[Begin DOCUMENT TEXT]
What I become wary of is how your personality can change in the process. Some people keep level heads, but not all people do. The attention you start getting is sickening to me (for my own personal reasons), but some people find it flattering and can start basing their self-esteem on their looks. There's just so much that can go awry on the personality/mental front just from losing a few pounds. Self-absorption, unhealthy hyperfocus on aesthetics, hyperfocus on new found attention... right on down to eating disorders. It always starts with losing the first few pounds.


----------



## Eerie (Feb 9, 2011)

Wrinkles, when you lose close to 100 lbs and suddenly you have the face of someone who is at least ten years older than you are. Don't know if that happens to everyone, but it happened to me. Another downside - saggy skin everywhere else. Also suddenly being afraid of food, and a perfectionist. Feeling like you failed not only your self, but other people if you gain ten lbs.


----------



## Curiously (Nov 7, 2011)

When I was much thinner, more of my bones protruded and it got increasingly uncomfortable sitting or lying down on hard surfaces. I'd sit on a chair and wouldn't have enough padding on my bum. Or if I'd accidentally bump into something, it'd hurt like a real motherfucker.

I wonder why I'm not as involved as I used to be about staying skinny. Maybe it's with age that I'm appreciating some of my lovely lady lumps.


----------



## Empress Appleia Cattius XII (Dec 22, 2010)

My... my boobs got smaller... :crying:


----------



## Dan E (Jun 15, 2012)

The kind of morons you begin to attract.


----------



## William I am (May 20, 2011)

Your trip to a body of water has an added stop to buy trunks that won't fall off your body.


----------
[End DOCUMENT TEXT]
> EXERCISE 1
In the weight-loss thread, rewrite the paragraph beginning "Wrinkles, when you lose close to 100 lbs" as a short bulleted list that keeps its main points.
> EXERCISE 2
Echo the weight-loss thread word for word, starting at "## Curiously (Nov" and ending at "lovely lady lumps.".
> EXERCISE 3
Decide whether each statement agrees with the weight-loss thread. Answer yes or no, and quote the words from the thread that settle it.
(a) Dan E names the kind of people you begin to attract as a downside.
(b) Curiously says that being thinner made sitting on hard surfaces more comfortable.
(c) The first post says that everyone keeps a level head.
[Begin COLLECTED MATERIAL]
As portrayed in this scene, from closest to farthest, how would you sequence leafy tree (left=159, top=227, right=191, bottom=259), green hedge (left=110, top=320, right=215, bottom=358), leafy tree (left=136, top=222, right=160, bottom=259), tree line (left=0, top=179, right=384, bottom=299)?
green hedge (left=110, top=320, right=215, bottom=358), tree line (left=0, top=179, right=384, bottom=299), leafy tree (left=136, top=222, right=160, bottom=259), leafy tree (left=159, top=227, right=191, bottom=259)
[End COLLECTED MATERIAL]
> ANSWER 1
- Losing close to 100 lbs can suddenly give you the face of someone at least ten years older. The poster doesn't know if it happens to everyone, but it happened to them.
- Saggy skin appears everywhere else.
- You can suddenly become afraid of food and become a perfectionist.
- Gaining ten lbs can feel like failing not only yourself but other people.

> ANSWER 2
## Curiously (Nov 7, 2011)

When I was much thinner, more of my bones protruded and it got increasingly uncomfortable sitting or lying down on hard surfaces. I'd sit on a chair and wouldn't have enough padding on my bum. Or if I'd accidentally bump into something, it'd hurt like a real motherfucker.

I wonder why I'm not as involved as I used to be about staying skinny. Maybe it's with age that I'm appreciating some of my lovely lady lumps.

> ANSWER 3
(a) Yes: "The kind of morons you begin to attract."
(b) No: "it got increasingly uncomfortable sitting or lying down on hard surfaces."
(c) No: "Some people keep level heads, but not all people do."